[Extract provided]

Ballumbie Castle was built by the Lovell family.

The Royal Commission on the Ancient and Historical Monuments of Scotland record the date of construction as 1545, although Historic Scotland give a date of 14th–15th century. The castle comprised a rectangular enclosure, approximately 21 m on a side, with round corner towers, overlooking the Fithie Burn.

In the early 17th century it passed to the Maule family, who became Earls of Panmure in 1646. The castle was reported as being ruined by 1682, although the remaining east and south walls were later incorporated into the stable block of Ballumbie House. Today the castle is a ruin again, in private ownership. Access is prohibited beyond the castle's security fencing for reasons of personal safety.

The lands surrounding Ballumbie Castle are known as the Ballumbie Castle Estate, and the lands of Ballumbie Castle remain the caput of this property. These are distinct from the lands of Ballumbie, which were last in the possession of Robert Williamson of Ballumbie, hence there is a Laird of Ballumbie Castle as well as a Laird of Ballumbie.

[/Extract provided]

▶ _Activity_
Write a continuation of the Ballumbie Castle passage, picking up right after its last sentence.

[Data records]

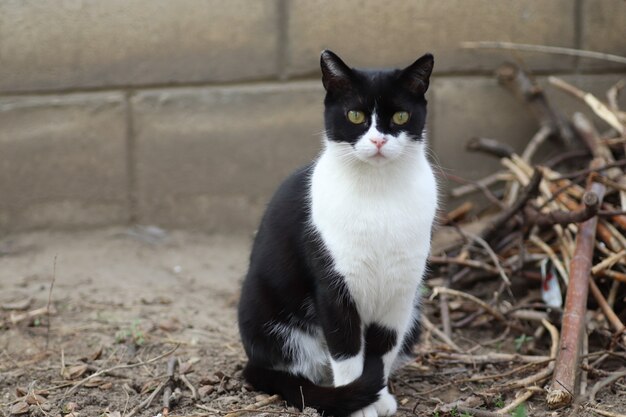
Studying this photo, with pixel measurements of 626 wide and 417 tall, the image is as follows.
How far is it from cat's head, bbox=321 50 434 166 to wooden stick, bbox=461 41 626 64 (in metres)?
1.94

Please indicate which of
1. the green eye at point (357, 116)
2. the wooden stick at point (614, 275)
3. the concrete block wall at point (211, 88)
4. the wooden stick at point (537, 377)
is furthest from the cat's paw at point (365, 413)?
the concrete block wall at point (211, 88)

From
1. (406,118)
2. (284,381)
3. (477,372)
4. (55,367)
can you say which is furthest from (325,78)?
(55,367)

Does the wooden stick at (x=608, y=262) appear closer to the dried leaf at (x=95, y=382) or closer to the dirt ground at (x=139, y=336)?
the dirt ground at (x=139, y=336)

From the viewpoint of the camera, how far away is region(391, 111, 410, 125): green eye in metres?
2.44

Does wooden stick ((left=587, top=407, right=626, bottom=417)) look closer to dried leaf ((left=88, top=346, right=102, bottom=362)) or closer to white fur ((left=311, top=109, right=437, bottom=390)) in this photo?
white fur ((left=311, top=109, right=437, bottom=390))

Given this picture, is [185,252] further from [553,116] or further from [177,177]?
[553,116]

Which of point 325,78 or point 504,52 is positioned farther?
point 504,52

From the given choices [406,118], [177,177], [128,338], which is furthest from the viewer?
[177,177]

[/Data records]

▶ _Response below_
==Ballumbie House==
In 1810, the Ballumbie House was constructed adjacent to the castle, for David Miller. It was a two-storey classical house, with an ice house and stable block, pond complete with flamingos which incorporated the remaining parts of Ballumbie Castle. By 1902, the house was the property of Alexander Gilroy, a merchant, who commissioned architect James Findlay to carry out alterations. The house was remodelled in an Arts and Crafts/Scottish Baronial style. It was converted for use as a hotel, operating from 1965 to 1981, after which a fire in 1982 gutted the building. After over twenty years as a roofless shell, the house was rebuilt as flats, while some 230 houses were constructed in the grounds.

== Ballumbie parish church ==
First mentioned in 1470, the parish church of Ballumbie is last mentioned about a century later. Until recently its precise location remained unknown. Excavations carried out by SUAT Ltd in 2006 ahead of routine land-stripping for a new housing project uncovered burials associated with a stone building. The excavation revealed a simple rectangular stone building measuring 14 by 4 m, with both internal burials and an external graveyard.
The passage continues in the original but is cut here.